:: DIRECTIONS ::
Transcribe all the data, leaving each word as it is.

· · · · ·

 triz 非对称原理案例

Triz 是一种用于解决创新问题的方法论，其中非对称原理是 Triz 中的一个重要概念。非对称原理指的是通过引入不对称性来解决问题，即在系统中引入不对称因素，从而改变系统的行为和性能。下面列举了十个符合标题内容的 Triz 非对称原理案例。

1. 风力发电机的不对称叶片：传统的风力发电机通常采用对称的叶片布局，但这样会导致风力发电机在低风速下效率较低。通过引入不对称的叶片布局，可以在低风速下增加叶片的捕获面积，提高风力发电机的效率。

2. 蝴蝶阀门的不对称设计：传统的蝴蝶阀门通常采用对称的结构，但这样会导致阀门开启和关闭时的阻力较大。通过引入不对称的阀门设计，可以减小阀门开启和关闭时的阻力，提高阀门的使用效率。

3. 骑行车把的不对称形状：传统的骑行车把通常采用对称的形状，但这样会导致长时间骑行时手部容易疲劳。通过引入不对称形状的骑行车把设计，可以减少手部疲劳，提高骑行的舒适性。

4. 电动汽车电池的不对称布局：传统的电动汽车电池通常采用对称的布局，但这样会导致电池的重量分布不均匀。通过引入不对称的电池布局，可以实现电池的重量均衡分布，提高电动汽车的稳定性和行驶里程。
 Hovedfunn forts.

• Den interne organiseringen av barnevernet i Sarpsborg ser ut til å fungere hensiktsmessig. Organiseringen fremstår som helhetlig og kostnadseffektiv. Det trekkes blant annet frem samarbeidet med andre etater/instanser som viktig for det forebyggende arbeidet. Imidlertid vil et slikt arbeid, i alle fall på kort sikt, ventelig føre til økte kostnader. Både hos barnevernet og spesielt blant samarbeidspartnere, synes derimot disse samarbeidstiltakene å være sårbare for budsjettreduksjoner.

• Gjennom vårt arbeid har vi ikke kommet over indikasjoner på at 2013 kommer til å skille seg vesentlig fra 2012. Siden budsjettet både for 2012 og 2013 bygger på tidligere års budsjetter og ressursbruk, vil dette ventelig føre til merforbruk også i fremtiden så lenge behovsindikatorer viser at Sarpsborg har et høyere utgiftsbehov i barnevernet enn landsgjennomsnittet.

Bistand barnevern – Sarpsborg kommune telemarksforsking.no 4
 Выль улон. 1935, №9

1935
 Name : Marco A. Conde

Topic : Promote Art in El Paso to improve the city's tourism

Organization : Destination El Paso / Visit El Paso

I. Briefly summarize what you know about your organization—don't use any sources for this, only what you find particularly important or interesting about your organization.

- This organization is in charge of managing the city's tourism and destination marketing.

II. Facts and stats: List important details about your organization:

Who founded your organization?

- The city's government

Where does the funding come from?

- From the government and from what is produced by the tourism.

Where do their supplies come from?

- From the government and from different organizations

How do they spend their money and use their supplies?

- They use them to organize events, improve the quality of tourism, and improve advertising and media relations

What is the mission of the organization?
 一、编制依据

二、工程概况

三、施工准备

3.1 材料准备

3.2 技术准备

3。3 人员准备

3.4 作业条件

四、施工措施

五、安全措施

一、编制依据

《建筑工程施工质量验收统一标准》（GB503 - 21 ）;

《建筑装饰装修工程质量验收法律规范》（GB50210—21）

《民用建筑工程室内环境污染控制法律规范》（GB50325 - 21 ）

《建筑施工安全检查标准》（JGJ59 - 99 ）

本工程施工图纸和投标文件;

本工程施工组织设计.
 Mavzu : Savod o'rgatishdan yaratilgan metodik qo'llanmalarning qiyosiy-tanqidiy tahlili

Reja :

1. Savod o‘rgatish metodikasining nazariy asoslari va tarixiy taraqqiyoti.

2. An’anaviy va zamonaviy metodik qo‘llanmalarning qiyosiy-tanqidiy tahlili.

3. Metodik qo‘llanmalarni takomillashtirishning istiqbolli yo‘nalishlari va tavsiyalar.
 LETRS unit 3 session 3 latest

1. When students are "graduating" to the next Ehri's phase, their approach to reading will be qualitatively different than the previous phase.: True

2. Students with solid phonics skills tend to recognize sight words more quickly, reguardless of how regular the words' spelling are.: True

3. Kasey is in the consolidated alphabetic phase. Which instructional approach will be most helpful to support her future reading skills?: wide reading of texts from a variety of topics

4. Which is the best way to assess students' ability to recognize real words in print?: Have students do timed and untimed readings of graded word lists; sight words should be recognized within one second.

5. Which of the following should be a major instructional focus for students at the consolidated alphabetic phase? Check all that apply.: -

· · · · ·

:: EXPECTED ANSWER ::
 triz 非对称原理案例

Triz 是一种用于解决创新问题的方法论，其中非对称原理是 Triz 中的一个重要概念。非对称原理指的是通过引入不对称性来解决问题，即在系统中引入不对称因素，从而改变系统的行为和性能。下面列举了十个符合标题内容的 Triz 非对称原理案例。

1. 风力发电机的不对称叶片：传统的风力发电机通常采用对称的叶片布局，但这样会导致风力发电机在低风速下效率较低。通过引入不对称的叶片布局，可以在低风速下增加叶片的捕获面积，提高风力发电机的效率。

2. 蝴蝶阀门的不对称设计：传统的蝴蝶阀门通常采用对称的结构，但这样会导致阀门开启和关闭时的阻力较大。通过引入不对称的阀门设计，可以减小阀门开启和关闭时的阻力，提高阀门的使用效率。

3. 骑行车把的不对称形状：传统的骑行车把通常采用对称的形状，但这样会导致长时间骑行时手部容易疲劳。通过引入不对称形状的骑行车把设计，可以减少手部疲劳，提高骑行的舒适性。

4. 电动汽车电池的不对称布局：传统的电动汽车电池通常采用对称的布局，但这样会导致电池的重量分布不均匀。通过引入不对称的电池布局，可以实现电池的重量均衡分布，提高电动汽车的稳定性和行驶里程。
 Hovedfunn forts.

• Den interne organiseringen av barnevernet i Sarpsborg ser ut til å fungere hensiktsmessig. Organiseringen fremstår som helhetlig og kostnadseffektiv. Det trekkes blant annet frem samarbeidet med andre etater/instanser som viktig for det forebyggende arbeidet. Imidlertid vil et slikt arbeid, i alle fall på kort sikt, ventelig føre til økte kostnader. Både hos barnevernet og spesielt blant samarbeidspartnere, synes derimot disse samarbeidstiltakene å være sårbare for budsjettreduksjoner.

• Gjennom vårt arbeid har vi ikke kommet over indikasjoner på at 2013 kommer til å skille seg vesentlig fra 2012. Siden budsjettet både for 2012 og 2013 bygger på tidligere års budsjetter og ressursbruk, vil dette ventelig føre til merforbruk også i fremtiden så lenge behovsindikatorer viser at Sarpsborg har et høyere utgiftsbehov i barnevernet enn landsgjennomsnittet.

Bistand barnevern – Sarpsborg kommune telemarksforsking.no 4
 Выль улон. 1935, №9

1935
 Name : Marco A. Conde

Topic : Promote Art in El Paso to improve the city's tourism

Organization : Destination El Paso / Visit El Paso

I. Briefly summarize what you know about your organization—don't use any sources for this, only what you find particularly important or interesting about your organization.

- This organization is in charge of managing the city's tourism and destination marketing.

II. Facts and stats: List important details about your organization:

Who founded your organization?

- The city's government

Where does the funding come from?

- From the government and from what is produced by the tourism.

Where do their supplies come from?

- From the government and from different organizations

How do they spend their money and use their supplies?

- They use them to organize events, improve the quality of tourism, and improve advertising and media relations

What is the mission of the organization?
 一、编制依据

二、工程概况

三、施工准备

3.1 材料准备

3.2 技术准备

3。3 人员准备

3.4 作业条件

四、施工措施

五、安全措施

一、编制依据

《建筑工程施工质量验收统一标准》（GB503 - 21 ）;

《建筑装饰装修工程质量验收法律规范》（GB50210—21）

《民用建筑工程室内环境污染控制法律规范》（GB50325 - 21 ）

《建筑施工安全检查标准》（JGJ59 - 99 ）

本工程施工图纸和投标文件;

本工程施工组织设计.
 Mavzu : Savod o'rgatishdan yaratilgan metodik qo'llanmalarning qiyosiy-tanqidiy tahlili

Reja :

1. Savod o‘rgatish metodikasining nazariy asoslari va tarixiy taraqqiyoti.

2. An’anaviy va zamonaviy metodik qo‘llanmalarning qiyosiy-tanqidiy tahlili.

3. Metodik qo‘llanmalarni takomillashtirishning istiqbolli yo‘nalishlari va tavsiyalar.
 LETRS unit 3 session 3 latest

1. When students are "graduating" to the next Ehri's phase, their approach to reading will be qualitatively different than the previous phase.: True

2. Students with solid phonics skills tend to recognize sight words more quickly, reguardless of how regular the words' spelling are.: True

3. Kasey is in the consolidated alphabetic phase. Which instructional approach will be most helpful to support her future reading skills?: wide reading of texts from a variety of topics

4. Which is the best way to assess students' ability to recognize real words in print?: Have students do timed and untimed readings of graded word lists; sight words should be recognized within one second.

5. Which of the following should be a major instructional focus for students at the consolidated alphabetic phase? Check all that apply.: -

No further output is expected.